数据结构初阶--二叉树的顺序结构之堆

目录

一.堆的概念及结构

1.1.堆的概念

1.2.堆的存储结构

二.堆的功能实现

2.1.堆的定义

2.2.堆的初始化

2.3.堆的销毁

2.4.堆的打印

2.5.堆的插入

向上调整算法

堆的插入

2.6.堆的删除

向下调整算法

堆的删除

2.7.堆的取堆顶元素

2.8.堆的判空

2.9.堆的求堆的大小

三.堆的创建

3.1.向上调整建堆

时间复杂度

3.2.向下调整建堆

时间复杂度

四.堆的应用

4.1.堆排序

步骤一:建堆

步骤二:排序

4.2.TOP-K问题


一.堆的概念及结构

1.1.堆的概念

若n个关键字序列L[1...n]满足下面某一条性质,则称为堆(Heap)

  1. 若满足:L(i)>=L(2i)且L(i)>=L(2i+1)(1<=i<=n/2)--大根堆(大顶堆)
  2. 若满足:L(i)<=L(2i)且L(i)<=L(2i+1)(1<=i<=n/2)--小根堆(小顶堆)

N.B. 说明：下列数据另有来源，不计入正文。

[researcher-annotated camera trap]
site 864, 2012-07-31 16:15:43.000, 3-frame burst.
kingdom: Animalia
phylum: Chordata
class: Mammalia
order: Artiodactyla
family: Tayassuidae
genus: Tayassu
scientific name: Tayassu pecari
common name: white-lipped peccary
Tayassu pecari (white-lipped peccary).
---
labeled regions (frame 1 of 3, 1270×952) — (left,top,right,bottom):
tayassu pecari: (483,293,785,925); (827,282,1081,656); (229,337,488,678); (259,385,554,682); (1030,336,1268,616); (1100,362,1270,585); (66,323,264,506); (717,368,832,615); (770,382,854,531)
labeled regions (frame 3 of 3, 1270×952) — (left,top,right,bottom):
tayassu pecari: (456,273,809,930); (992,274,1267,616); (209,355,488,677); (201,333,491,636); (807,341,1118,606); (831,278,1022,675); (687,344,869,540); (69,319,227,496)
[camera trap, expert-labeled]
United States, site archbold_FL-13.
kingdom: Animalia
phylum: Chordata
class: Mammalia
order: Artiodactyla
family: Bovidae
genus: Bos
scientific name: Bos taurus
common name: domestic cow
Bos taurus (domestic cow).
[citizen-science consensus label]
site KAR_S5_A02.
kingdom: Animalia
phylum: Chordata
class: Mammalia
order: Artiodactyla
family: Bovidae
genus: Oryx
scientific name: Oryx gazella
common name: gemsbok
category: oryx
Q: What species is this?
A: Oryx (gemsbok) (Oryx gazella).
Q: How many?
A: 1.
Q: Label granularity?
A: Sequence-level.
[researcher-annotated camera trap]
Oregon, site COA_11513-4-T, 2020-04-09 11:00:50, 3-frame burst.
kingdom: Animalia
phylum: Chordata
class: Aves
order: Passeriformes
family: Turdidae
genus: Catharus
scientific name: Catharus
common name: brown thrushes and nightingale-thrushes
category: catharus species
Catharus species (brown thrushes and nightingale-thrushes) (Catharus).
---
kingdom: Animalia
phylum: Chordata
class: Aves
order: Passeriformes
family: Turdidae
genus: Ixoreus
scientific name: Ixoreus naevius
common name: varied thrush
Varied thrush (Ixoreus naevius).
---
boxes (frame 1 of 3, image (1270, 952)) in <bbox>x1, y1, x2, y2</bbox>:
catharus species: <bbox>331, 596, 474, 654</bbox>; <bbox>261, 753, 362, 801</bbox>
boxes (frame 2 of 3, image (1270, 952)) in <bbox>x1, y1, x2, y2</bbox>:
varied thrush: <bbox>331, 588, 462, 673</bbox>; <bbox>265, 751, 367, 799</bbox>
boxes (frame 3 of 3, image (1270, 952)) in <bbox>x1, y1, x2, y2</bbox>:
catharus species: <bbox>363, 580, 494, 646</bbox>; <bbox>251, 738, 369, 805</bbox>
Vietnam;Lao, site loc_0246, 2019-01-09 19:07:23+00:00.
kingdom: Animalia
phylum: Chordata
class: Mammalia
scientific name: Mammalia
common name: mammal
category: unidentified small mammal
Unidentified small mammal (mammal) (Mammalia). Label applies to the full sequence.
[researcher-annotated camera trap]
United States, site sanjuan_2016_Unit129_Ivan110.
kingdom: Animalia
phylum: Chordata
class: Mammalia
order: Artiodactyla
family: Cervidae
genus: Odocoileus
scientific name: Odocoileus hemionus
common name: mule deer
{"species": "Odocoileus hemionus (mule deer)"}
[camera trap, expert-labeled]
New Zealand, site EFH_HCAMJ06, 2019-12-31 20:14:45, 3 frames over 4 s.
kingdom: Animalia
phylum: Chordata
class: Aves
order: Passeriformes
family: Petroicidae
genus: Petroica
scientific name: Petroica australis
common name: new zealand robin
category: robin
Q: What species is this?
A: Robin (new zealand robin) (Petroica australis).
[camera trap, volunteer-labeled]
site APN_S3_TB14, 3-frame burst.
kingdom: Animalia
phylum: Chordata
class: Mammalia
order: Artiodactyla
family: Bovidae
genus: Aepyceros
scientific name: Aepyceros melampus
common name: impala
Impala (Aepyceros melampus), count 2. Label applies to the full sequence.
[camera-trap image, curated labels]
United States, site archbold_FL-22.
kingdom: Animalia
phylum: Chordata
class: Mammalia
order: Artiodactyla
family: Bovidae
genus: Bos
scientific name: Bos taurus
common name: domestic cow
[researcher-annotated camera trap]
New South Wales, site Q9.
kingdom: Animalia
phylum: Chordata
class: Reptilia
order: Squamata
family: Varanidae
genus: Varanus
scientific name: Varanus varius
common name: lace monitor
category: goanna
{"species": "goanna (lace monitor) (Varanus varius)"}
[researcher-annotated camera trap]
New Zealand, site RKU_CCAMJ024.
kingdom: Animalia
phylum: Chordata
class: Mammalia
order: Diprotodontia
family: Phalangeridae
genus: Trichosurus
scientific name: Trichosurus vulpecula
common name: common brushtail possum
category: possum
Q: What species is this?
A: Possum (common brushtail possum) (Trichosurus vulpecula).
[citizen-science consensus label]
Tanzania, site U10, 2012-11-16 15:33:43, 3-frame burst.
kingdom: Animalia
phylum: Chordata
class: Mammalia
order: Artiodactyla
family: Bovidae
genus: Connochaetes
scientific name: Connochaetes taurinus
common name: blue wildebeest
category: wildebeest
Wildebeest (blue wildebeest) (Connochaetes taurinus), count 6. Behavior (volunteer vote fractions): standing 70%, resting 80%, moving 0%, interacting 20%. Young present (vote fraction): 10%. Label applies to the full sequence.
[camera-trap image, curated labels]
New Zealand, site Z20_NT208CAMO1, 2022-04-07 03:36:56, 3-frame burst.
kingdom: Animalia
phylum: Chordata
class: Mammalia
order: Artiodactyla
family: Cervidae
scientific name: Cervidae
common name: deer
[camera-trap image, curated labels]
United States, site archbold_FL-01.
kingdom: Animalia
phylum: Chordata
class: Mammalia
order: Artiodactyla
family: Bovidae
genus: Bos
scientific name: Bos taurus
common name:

大根堆在逻辑视角上可以看成所有子树根>=左,右的完全二叉树。相应的小根堆也可以看成根<=左,右的完全二叉树。

堆的性质:

  1. 堆中某个结点的值总是不大于或不小于其父结点的值;
  2. 堆总是一棵完全二叉树。

1.2.堆的存储结构

普通的二叉树是不适合用数组来存储的,因为可能会存在大量的空间浪费。而完全二叉树更适合使用顺序结构存储。现实中我们通常把堆(一种二叉树)使用顺序结构的数组来存储。

二.堆的功能实现

2.1.堆的定义

typedef int HPDataType;

typedef struct Heap
{
	HPDataType* a;//开辟一个动态数组a
	int size;//当前元素个数
	int capacity;//数组的最大容量
}HP;

定义一个struct来保存堆的信息,主要包含数组首元素的地址a,数组中当前元素个数size以及数组的最大容量capacity。堆的定义同顺序表的定义类似。

2.2.堆的初始化

void HeapInit(HP* php)
{
	//判空
	assert(php);

	//将数组首元素的地址位置空
	php->a = NULL;

	php->size = php->capacity = 0;
}

在初始化堆之前,首先需要对传入的参数php进行断言判断其是否为空,然后将数组首元素的地址置为空NULL,最后再将size和capacity都初始化为0。

调试分析:

2.3.堆的销毁

void HeapDestory(HP* php)
{
	//判空
	assert(php);

	//释放
	free(php->a);
	php->a = NULL;

	php->size = php->capacity = 0;
}

在销毁堆之前,首先需要对传入的参数php进行断言判断其是否为空,然后调用free函数释放数组首元素的地址,并将数组首元素的地址置为空NULL,最后再将size和capacity都置为0。

调试分析:

2.4.堆的打印

void HeapPrint(HP* php)
{
	//判空
	assert(php);

	//打印
	for (int i = 0; i < php->size; ++i)
	{
		printf("%d ", php->a[i]);
	}
	printf("\n");
}

首先判断传入的参数php是否为空,然后进行for循环依次打印数组中的各个元素。

2.5.堆的插入

当在堆中插入新元素时,对于小根堆,新元素放到表尾,与父结点对比,若新元素比父结点更小,则将二者互换。新元素就这样一路向上调整,直到无法继续上升为止。

向上调整算法

当在堆的末尾插入一个新元素,而新插入的元素可能会破坏堆的性质,这时就要进行调整。以小堆为例,当新元素大于其对应的父结点,则满足堆的性质,无需调整;当新元素小于其对应的父结点,则不满足堆的性质,要进行调整。

调整规则:

若新插入的元素child小于其对应的父结点parent,则调用Swap函数,将二者进行交换,此时child来到父结点parent的位置,其对应的新的父结点的下标为(child-1)/2,然后将child继续与parent进行比较,依次往上执行,直到child大于其对应的父结点parent,则跳出循环。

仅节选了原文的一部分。